It's almost Labor Day in the United States and while many Americans across the country will enjoy a three-day holiday weekend, astronauts in space are gearing up for a potential extra spacewalk next week.
Astronauts living on the International Space Station will likely spend Labor Day weekend preparing their spacesuits and tools for a possible spacewalk to finish a repair job that was cut short by a jammed bolt on Thursday (Aug. 30).
NASA astronaut Sunita Williams and Japanese spaceflyer Akihiko Hoshide spent more than eight hours spacewalking outside the space station on Thursday to perform repairs. But, a single sticky space station bolt prevented them from replacing a faulty piece of power system hardware. NASA engineers are now discussing plans for an extra spacewalk to finish the job, an excursion that could occur early next week.
Williams and Hoshide will not perform the spacewalk on the Labor Day holiday on Monday (Sept. 3), but they may have to get their spacesuits ready and discuss plans for the orbital repair work with flight controllers and engineers on Earth, NASA spokesperson Kelly Humphries told SPACE.com.

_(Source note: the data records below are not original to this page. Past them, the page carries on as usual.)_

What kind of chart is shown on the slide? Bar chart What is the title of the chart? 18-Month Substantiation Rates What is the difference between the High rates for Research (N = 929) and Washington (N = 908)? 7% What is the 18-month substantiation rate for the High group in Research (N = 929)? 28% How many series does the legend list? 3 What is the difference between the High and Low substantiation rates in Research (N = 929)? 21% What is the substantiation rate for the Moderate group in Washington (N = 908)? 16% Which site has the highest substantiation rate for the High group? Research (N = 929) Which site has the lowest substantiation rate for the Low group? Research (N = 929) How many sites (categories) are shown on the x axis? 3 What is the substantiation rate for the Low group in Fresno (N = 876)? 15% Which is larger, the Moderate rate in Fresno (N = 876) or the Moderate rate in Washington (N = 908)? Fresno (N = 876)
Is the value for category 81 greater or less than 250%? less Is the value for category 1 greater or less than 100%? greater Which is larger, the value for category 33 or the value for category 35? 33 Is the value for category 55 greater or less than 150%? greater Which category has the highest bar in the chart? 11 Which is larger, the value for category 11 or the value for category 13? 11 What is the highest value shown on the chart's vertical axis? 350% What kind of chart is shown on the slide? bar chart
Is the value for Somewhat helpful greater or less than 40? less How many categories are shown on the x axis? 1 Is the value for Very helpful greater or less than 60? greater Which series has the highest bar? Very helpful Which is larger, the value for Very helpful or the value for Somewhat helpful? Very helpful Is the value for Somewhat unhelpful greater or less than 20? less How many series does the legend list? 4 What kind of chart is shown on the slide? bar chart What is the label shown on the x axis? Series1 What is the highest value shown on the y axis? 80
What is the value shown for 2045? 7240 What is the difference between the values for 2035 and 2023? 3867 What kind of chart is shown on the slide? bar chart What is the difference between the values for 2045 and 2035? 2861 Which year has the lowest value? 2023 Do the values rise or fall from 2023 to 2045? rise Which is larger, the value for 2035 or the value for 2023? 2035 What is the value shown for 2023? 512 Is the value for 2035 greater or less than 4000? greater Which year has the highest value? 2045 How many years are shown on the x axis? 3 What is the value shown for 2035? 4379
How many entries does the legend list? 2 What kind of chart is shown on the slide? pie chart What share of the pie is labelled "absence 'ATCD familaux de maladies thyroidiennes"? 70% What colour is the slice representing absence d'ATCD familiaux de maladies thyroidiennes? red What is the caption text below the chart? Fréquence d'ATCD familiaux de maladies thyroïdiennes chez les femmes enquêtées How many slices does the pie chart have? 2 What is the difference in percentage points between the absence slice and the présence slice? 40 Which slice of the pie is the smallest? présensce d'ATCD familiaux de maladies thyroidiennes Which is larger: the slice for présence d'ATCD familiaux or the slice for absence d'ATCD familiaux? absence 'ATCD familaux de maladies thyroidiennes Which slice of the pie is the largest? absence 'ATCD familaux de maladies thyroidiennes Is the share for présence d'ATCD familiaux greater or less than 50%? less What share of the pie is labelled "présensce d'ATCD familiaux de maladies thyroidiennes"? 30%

During Thursday's spacewalk, Hoshide's spacesuit experienced higher-than-normal temperatures near the end of the excursion. So, he will spend the weekend re-sizing Williams' spacesuit in order to wear it on the next spacewalk. Williams, meanwhile, will assemble a backup spacesuit for her own use while engineers discuss the glitch with Hoshide's original suit.
The International Space Station is currently home to six people making up the orbiting laboratory's Expedition 32 crew. The crew includes two Americans (Williams and NASA astronaut Joe Acaba), one Japanese astronaut (Hoshide) representing the Japan Aerospace Exploration Agency, and Russian cosmonauts Gennady Padalka (the commander), Yuri Malenchenko and Sergei Revin.